A trainee must learn first to be quiet, then to be alone, then to face and examine himself, then to recognize and speak truth, and finally be with others, unaffected by circumstance or surrounding, of single mind.” --Jason Dougherty

My experiences with athletics, academics, physical training and military service have exposed me to different types of people. Based on this exposure, I have observed several characteristics that distinguish world-class trainees from the pack. The purpose of this essay is to explain these characteristics, and highlight their significance. These characteristics are frequently observed in the gymnasium, yet I believe their relevance applies to numerous occupational fields. A complementary case study will illustrate the characteristics in a real world scenario.

There are a number of characteristics common to world-class trainees. Specifically, these characteristics include, but are not limited to:

Desire. World-class trainees have an insatiable desire to improve. They are self-motivated and take action in the absence of specific direction. Their burning desire enables them to take the “full dose” of the training.

Willingness to Listen. Great trainees understand the necessity of listening. They are teachable, open and willing to accept guidance and correction. Engaged listening fosters effective communication between pupil and teacher. Intelligent discussions pertinent to the situation ensue, which strengthen the bonds of trust and confidence.

Dedication to Fundamentals. Exceptional trainees embrace fundamentals. They build on an already solid foundation, performing common movements uncommonly well (virtuosity.) Great trainees improve with regular, deliberate practice.
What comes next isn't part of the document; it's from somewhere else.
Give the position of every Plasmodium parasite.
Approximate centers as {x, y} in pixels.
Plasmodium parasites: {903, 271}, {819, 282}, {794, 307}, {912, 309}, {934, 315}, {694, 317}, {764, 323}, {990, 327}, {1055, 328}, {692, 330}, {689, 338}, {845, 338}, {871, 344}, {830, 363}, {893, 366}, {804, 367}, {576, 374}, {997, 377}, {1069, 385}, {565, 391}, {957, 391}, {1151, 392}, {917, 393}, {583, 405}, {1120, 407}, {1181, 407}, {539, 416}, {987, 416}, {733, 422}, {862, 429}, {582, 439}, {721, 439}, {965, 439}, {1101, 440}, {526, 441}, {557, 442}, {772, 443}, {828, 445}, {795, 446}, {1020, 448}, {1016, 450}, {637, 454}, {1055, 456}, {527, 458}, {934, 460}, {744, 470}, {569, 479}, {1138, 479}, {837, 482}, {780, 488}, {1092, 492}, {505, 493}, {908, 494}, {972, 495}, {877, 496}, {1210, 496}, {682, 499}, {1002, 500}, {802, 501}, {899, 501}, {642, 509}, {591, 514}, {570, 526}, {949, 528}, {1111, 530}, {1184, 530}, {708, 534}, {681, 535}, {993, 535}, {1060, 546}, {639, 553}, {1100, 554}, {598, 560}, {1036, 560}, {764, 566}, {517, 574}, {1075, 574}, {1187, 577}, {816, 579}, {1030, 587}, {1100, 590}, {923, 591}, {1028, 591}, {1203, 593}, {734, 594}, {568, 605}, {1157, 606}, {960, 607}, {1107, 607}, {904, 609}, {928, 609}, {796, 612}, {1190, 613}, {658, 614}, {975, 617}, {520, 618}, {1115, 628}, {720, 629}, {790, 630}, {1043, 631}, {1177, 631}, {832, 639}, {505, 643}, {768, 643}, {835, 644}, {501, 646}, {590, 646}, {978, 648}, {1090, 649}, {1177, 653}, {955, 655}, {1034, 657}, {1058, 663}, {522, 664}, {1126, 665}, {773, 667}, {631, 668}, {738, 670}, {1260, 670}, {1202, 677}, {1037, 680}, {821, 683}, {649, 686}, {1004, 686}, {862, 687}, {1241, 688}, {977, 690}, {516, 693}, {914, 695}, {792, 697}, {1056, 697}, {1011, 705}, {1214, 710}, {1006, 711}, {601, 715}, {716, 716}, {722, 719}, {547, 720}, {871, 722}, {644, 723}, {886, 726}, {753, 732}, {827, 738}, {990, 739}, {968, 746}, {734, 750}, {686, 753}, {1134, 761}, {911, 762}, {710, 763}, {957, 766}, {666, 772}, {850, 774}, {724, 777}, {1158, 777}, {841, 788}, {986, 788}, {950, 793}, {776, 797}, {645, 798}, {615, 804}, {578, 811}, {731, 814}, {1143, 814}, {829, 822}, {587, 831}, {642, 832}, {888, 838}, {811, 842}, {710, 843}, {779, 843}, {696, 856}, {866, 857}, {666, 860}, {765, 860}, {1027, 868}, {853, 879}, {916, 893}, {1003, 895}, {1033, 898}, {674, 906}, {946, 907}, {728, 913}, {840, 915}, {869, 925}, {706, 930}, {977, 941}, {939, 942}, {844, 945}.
Pre-workout time is maximized and used as an opportunity to sharpen basic skills.

Mental and Physical Preparedness. World-class trainees are prepared at every session. They understand that early is “on-time.” They are enthusiastic about the opportunity at hand, regardless of how they “feel.” They recognize rest and nutrition not as distractions, but rather complementary building blocks of elite human performance.

Ability to Train Alone. While a group dynamic offers encouragement and mutual accountability, there are times when a trainee must work alone. Military deployments, austere environments, unpredictable schedules and road trips present training disruptions. Excuses aside, a world-class trainee will find a way to face rigorous protocols alone and unafraid. The seeds of world-class performance are often born in the silence and solitude of the morning darkness.
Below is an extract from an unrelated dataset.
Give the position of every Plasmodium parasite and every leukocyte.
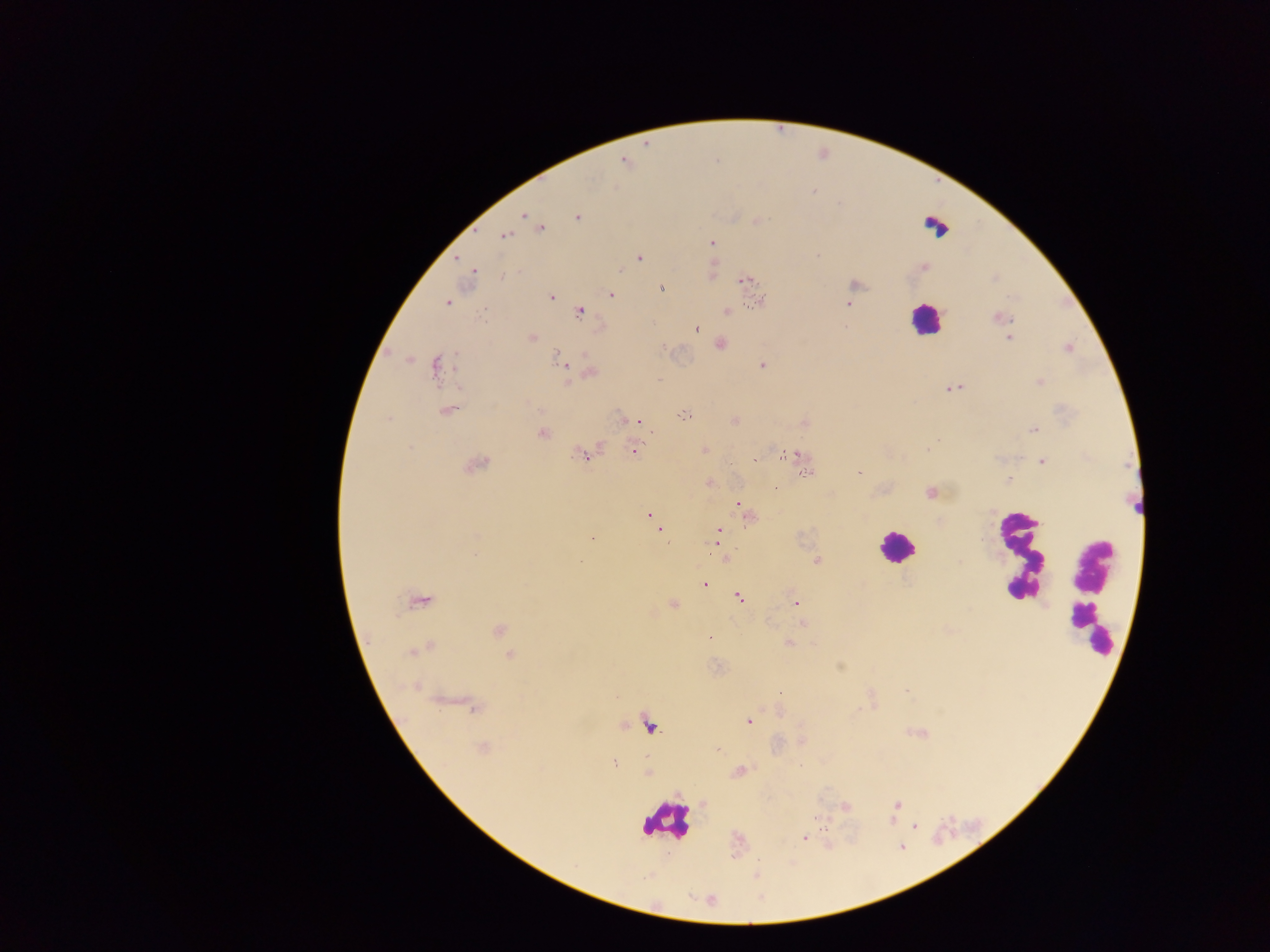

Approximate centers as x y in pixels.
Plasmodium parasites: 623 160; 813 191; 524 215; 577 217; 541 228; 504 236; 712 242; 458 258; 639 258; 472 271; 745 280; 661 289; 611 295; 551 296; 760 301; 446 303; 848 304; 727 311; 579 312; 998 318; 696 328; 531 337; 1009 339; 720 344; 1068 348; 558 358; 762 365; 435 366; 591 372; 1040 381; 953 388; 446 412; 683 415; 388 418; 623 419; 634 420; 734 420; 1034 429; 542 433; 409 448; 927 448; 703 450; 634 451; 581 455; 783 455; 795 455; 1042 462; 476 465; 859 473; 806 475; 1009 479; 709 483; 931 493; 739 505; 747 516; 650 517; 655 523; 660 531; 718 534; 592 539; 718 542; 816 560; 705 584; 739 598; 418 601; 795 603; 673 604; 802 623; 499 630; 710 638; 789 643; 416 651; 510 654; 906 690; 779 692; 474 707; 748 722; 649 726; 483 747; 614 763; 739 771; 897 805; 846 807; 916 827; 804 839.
Leukocytes: 937 225; 924 319; 1138 491; 893 546; 1018 553; 1091 593; 665 821.

Image is 1270×952 pixels. Thick blood smear. Collected in Ghana. Single field of view. Photographed through a microscope with a mobile-phone camera.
Behavior under Duress. World-class trainees are able to deal with injury and the mental anguish of rehabilitation. They may get temporarily discouraged, but are able to bounce back quickly and with even greater resolve. They understand that pain and injury are part of the contract. World-class trainees reveal their true character in times of discomfort and adversity. Great trainees perform well by themselves and in group or team settings.

CFJ Case Study:

Jason Dougherty, former Marine and long time friend of the CrossFit family, embodied these characteristics while deployed to Fallujah, Iraq in 2004. “The Battle for Fallujah” is a storied Marine Corps battle. At the time, it was one of the world’s most dangerous and unpredictable environments.
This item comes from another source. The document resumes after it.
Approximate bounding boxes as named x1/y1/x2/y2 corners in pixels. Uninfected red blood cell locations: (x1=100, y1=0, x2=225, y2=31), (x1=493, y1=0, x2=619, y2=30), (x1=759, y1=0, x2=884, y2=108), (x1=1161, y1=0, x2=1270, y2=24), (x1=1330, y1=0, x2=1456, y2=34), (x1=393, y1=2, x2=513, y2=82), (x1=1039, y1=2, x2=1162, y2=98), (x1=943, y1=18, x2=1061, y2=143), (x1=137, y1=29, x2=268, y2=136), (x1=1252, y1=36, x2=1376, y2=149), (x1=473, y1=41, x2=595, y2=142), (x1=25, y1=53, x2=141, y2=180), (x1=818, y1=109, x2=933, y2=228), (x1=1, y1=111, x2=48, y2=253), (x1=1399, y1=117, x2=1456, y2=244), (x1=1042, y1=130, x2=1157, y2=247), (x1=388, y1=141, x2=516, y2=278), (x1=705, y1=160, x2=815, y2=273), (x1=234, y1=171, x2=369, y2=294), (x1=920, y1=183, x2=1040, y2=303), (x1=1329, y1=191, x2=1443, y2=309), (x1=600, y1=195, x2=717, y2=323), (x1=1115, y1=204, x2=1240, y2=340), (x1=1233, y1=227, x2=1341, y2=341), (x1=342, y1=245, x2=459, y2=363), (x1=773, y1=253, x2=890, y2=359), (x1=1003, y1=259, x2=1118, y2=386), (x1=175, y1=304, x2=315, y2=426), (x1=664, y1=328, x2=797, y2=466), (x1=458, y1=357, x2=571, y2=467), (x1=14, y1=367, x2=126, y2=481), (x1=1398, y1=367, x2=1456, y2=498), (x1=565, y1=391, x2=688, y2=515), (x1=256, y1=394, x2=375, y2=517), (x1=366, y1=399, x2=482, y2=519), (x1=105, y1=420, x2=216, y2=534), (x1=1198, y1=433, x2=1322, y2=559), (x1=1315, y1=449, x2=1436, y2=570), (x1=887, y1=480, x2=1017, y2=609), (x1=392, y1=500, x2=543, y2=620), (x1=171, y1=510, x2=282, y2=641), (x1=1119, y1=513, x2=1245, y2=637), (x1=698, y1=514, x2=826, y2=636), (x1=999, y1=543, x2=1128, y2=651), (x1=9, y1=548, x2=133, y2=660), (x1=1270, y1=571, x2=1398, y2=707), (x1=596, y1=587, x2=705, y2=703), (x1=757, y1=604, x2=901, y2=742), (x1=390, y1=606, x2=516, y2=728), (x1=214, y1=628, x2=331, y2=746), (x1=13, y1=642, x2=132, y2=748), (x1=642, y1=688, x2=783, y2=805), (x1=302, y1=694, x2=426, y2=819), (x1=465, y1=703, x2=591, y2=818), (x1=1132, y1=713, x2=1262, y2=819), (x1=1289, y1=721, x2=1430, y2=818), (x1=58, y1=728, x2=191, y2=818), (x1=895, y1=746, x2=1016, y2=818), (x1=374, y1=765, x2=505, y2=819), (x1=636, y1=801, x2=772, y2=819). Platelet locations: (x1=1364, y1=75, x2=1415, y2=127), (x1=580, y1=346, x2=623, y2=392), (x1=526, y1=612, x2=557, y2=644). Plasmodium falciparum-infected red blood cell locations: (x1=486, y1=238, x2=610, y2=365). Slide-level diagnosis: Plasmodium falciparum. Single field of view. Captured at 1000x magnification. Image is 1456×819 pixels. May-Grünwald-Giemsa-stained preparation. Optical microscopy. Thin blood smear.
Working “graveyard” shifts, often under enemy fire, Jason maintained his training regimen by living the aforementioned traits. He relied on these characteristics to counter combat’s inherent friction. My conversations with him reveal how he sustained world-class training efforts through desire, mental toughness, behavior under duress and dedication to fundamentals. Let’s pull the curtain back and listen as Jason described his experience:

During lulls in the action, I would step into the night to train. I performed four types of exercises: weights in a make-shift tent, calisthenics, quick tabata-style drills, and running, when practical. Incoming fire usually deterred running. If I could see where incoming rounds were hitting, I’d usually turn back. I’d wear at least a flak vest with Small Arms Protective Inserts (SAPI) plates, and during high-tempo incoming fire, I’d obviously wear a helmet.

I had so little control over available food, slept little (2-6 hours per day) or none at all, and training times were inconsistent due to the criticality of operations. The results surprised me. The heavy weights and intense effort made me stronger quickly. My strength grew faster than my technical capacity, so my strength was better than my technique. I sustained a severe back injury which hampered my progress considerably. Up to that point, I was on track to be stronger and bigger than I’d been in several years.

The unpredictable training frequency combined with high levels of intensity allowed for adequate recovery, and I never leveled off. Aside from the obvious environmental factors—heat, dust, danger—the experience was memorable because it was so varied and random. I adapted rather quickly to the unpredictability. I expected it, knowing CrossFit’s theory.”

Experiences like Jason’s inspire us to pursue our goals with renewed vigor. Desire, listening skills, fundamentals, preparedness, ability to train alone, and behavior under duress are all within our ability to control. Perhaps we will consider using these characteristics in our own training efforts. We might discover their applicability to other aspects of our lives along the way. In closing, Jason Dougherty’s words ring true:

The most valuable part was the mental toughening. Physical training was the one gift I could always give myself. We fail to see how far we could actually take this thing were we to bring all of our resources to the endeavor.”

-Andrew Thompson is a Major in the U.S. Marine Corps, a level-3 CrossFit certified trainer and founder of CrossFit Quantico. Jason Dougherty now works for Stryker Medical.